While clearing spectrum for commercial use is the preferred path forward, government and industry spectrum sharing may be a necessary approach in certain spectrum bands. The analysis outlines existing spectrum sharing technologies, but cautions that those technologies do not solve the problems needing to be addressed for contemplated sharing scenarios.

To address the multifold challenges of spectrum sharing and ensure meaningful progress, the paper details specific recommendations based on sharing scenarios, some of which include:

In the case of most government users relocating, with some users remaining and sharing with non-federal users (e.g., as in the AWS-3 band):

    • The government needs to use realistic and real world interference assumptions;
    • Industry and government need to agree upon realistic propagation models;
    • Industry and government should take advantage of the recently established trusted-agent process; and
    • Government should vacate as many systems as possible from the spectrum and adopt simple sharing and coordination approaches.
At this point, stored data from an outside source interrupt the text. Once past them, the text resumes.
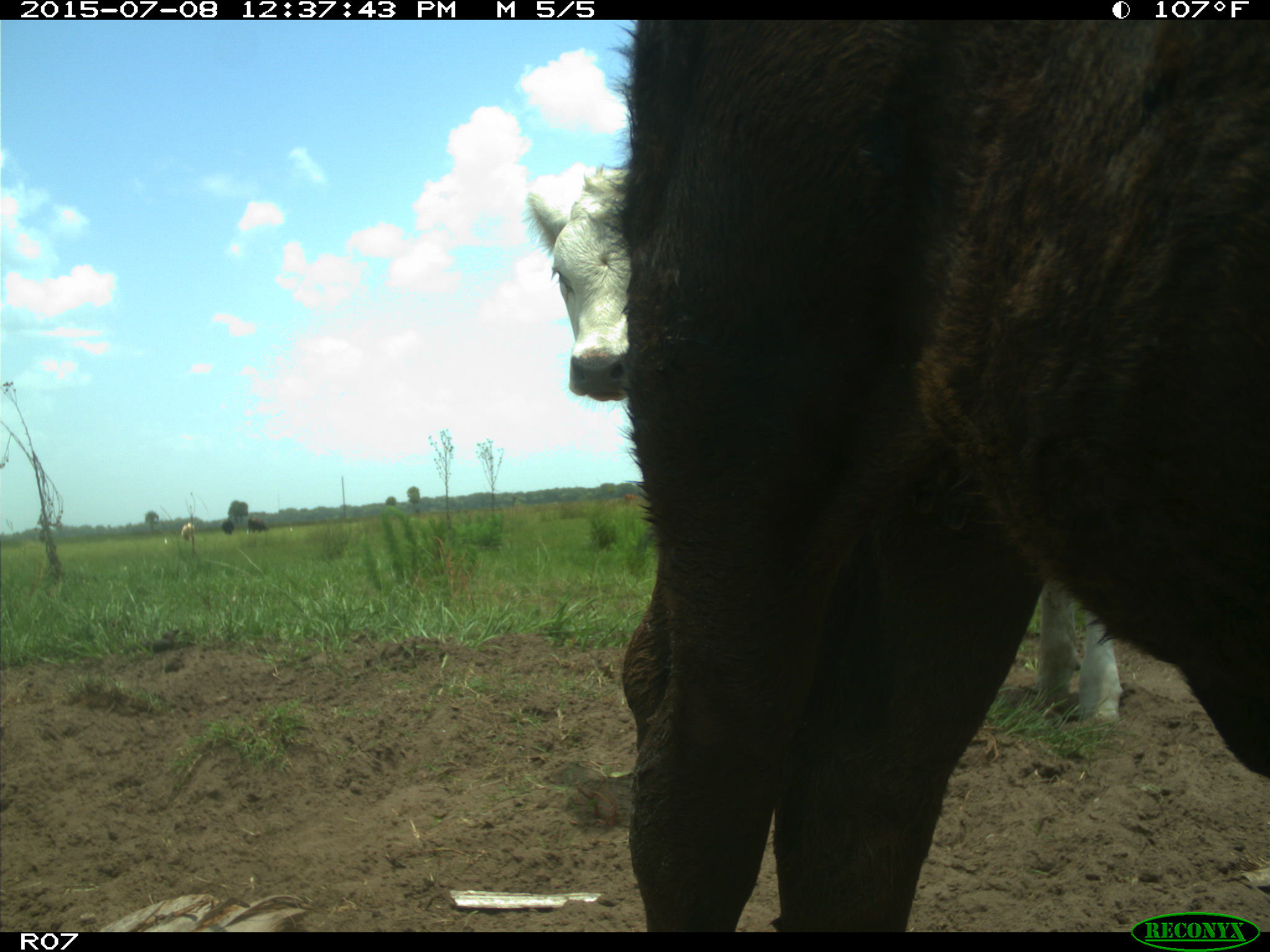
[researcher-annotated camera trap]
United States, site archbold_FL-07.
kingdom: Animalia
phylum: Chordata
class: Mammalia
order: Artiodactyla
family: Bovidae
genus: Bos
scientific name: Bos taurus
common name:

In the case of sharing being managed by a combination of coordination/protection zones and dynamic access technologies (e.g., as contemplated in the 3.5 GHz band):

    • Ongoing measurements should be considered to progressively refine models and protection zones;
    • Geographic protection zones should protect incumbent users rather than new entrants;
    • The Spectrum Access System (SAS) should not exercise direct control of networks;
    • SAS rules should assume the appropriate use-case scenarios to protect against co-channel interference;
    • Rules should segment spectrum to minimize the possibility of general access users interfering with users that have priority over general access users; and,
    • Spectrum allocations should be assigned to priority service providers on a longer-term (non-varying) basis.